The power to detect causative SNP by methylation interactions was modest to good with Methods I and II (Table 2). The full GLM model (model 1a and Method I) gave power ranging from 0.91 down to 0.20 with α = 0.05 for detecting the SNP by methylation interaction at the 5 primary causative sites (Table 2). The reduced GLM model, which we thought might perform better from having fewer terms, had lower power for some sites and higher power for others, depending on the strengths of the effects and the levels of methylation at each site. The very-small-effect “background” sites were slightly better detected by the reduced model (0.07 vs 0.06 for the full model), but power was very poor in both cases for these tiny, but real, effects. The full mixed model (model 1a and Method II) also showed modest to good power to detect causative SNP–CpG pairs: 0.95 down to 0.28 for the 5 main sites, and the power at each site was slightly better than for the full GLM model. The reduced mixed model (model 1b and Method II) showed better power at some sites and worse power at others, in the same directions as Method I. The detection of the “background” sites was best with the reduced mixed model, at 0.12, but in the full mixed model, this detection was no better than the null. In addition to the generating model, with the mixed model we also tested change between simulated log (TG) at times 3 and 4 versus times 1 and 2 with effects from methylation level change from time 4 versus time 2 (models 2a and 2b with Method II). We see a small loss of power for this full model (2a) vs. the full generating model (1a), with power from 0.86 to 0.29 at the 5 main sites for this model. However, there is a substantial loss of power in the reduced model (power ranging from 0.19 down to 0.05). This may suggest caution is required in applying the reduced model in situations where the mechanism is not well understood. In such situations, it may be prudent to apply the full model.

Table 2 Proportion of tests with p < 0.05 under several models with proc GLM and proc MIXED

The p values at for the “null” sites on chromosomes 21 and 22 were distributed more or less as expected with Type I error of 0.04 to 0.05, close to nominal α = 0.05, under Methods I and II (see Table 2). However, some caution should be noted here. In an initial run (data not shown), we inadvertently used the sandwich estimator, which produced inflated p values with low minor allele frequency SNPs.

Finally, we used regression tree models (Methods III and IV) as an alternative to linear models. Table 3 shows the results of these methods. Individual regression trees have good performance in scenarios with large sample sizes and fewer predictors. The regression tree results represent a tree trained on all 200 replications combined (n = 136,000). In the combined data, the major known simulated SNP and CpG markers had the highest importance values. Conversely, random forests show high performance in scenarios with more weak predictors, but not necessarily a large sample size. We tested the relative importance of the major predictors in a random forest model (Method IV) for each replicate, and included background SNPs as superfluous predictor variables. After covariates, the CpG sites reliably achieved the highest importance scores, while the SNPs that they modified had lower importance.
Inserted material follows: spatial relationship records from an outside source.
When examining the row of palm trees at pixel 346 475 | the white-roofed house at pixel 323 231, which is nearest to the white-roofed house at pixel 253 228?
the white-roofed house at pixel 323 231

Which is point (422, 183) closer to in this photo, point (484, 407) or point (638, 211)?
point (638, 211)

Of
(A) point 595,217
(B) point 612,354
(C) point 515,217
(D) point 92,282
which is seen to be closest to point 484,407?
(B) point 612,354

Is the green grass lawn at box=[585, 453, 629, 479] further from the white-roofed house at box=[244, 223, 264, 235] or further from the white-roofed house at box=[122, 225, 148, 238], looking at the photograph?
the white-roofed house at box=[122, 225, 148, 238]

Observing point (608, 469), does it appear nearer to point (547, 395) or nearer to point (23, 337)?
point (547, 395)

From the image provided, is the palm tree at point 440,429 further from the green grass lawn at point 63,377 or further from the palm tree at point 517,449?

Table 3 Results from decision tree analysis on Post

Discussion and conclusions

The heritability estimated reported suggested the simulated phenotypes had a good inheritance pattern, making it possible to detect causative SNPs and SNP–CpG interactions in our analyses. In examining the frequency of tests with p value of interactions ≤0.05 in 4 models with mixed model analysis (models 1a, 1b, 2a, and 2b for Method II; see Table 2) and 2 models with GLM analysis (models 1a and 1b for Method I; see Table 2), we see reasonable power to detect these effects in this sample. When the exact mechanism is unknown, the results from models 2a and 2b suggest it may be prudent to use a full model with both main and interaction terms, but when the mechanism is well understood, neither the full model (1a) nor the reduced model (1b) was always advantageous. Larger samples are required to detect these effects with these methods after correction for multiple testing. However, these results suggest that, given a sufficient sample, it is possible to detect gene by methylation interactions with the methods used here.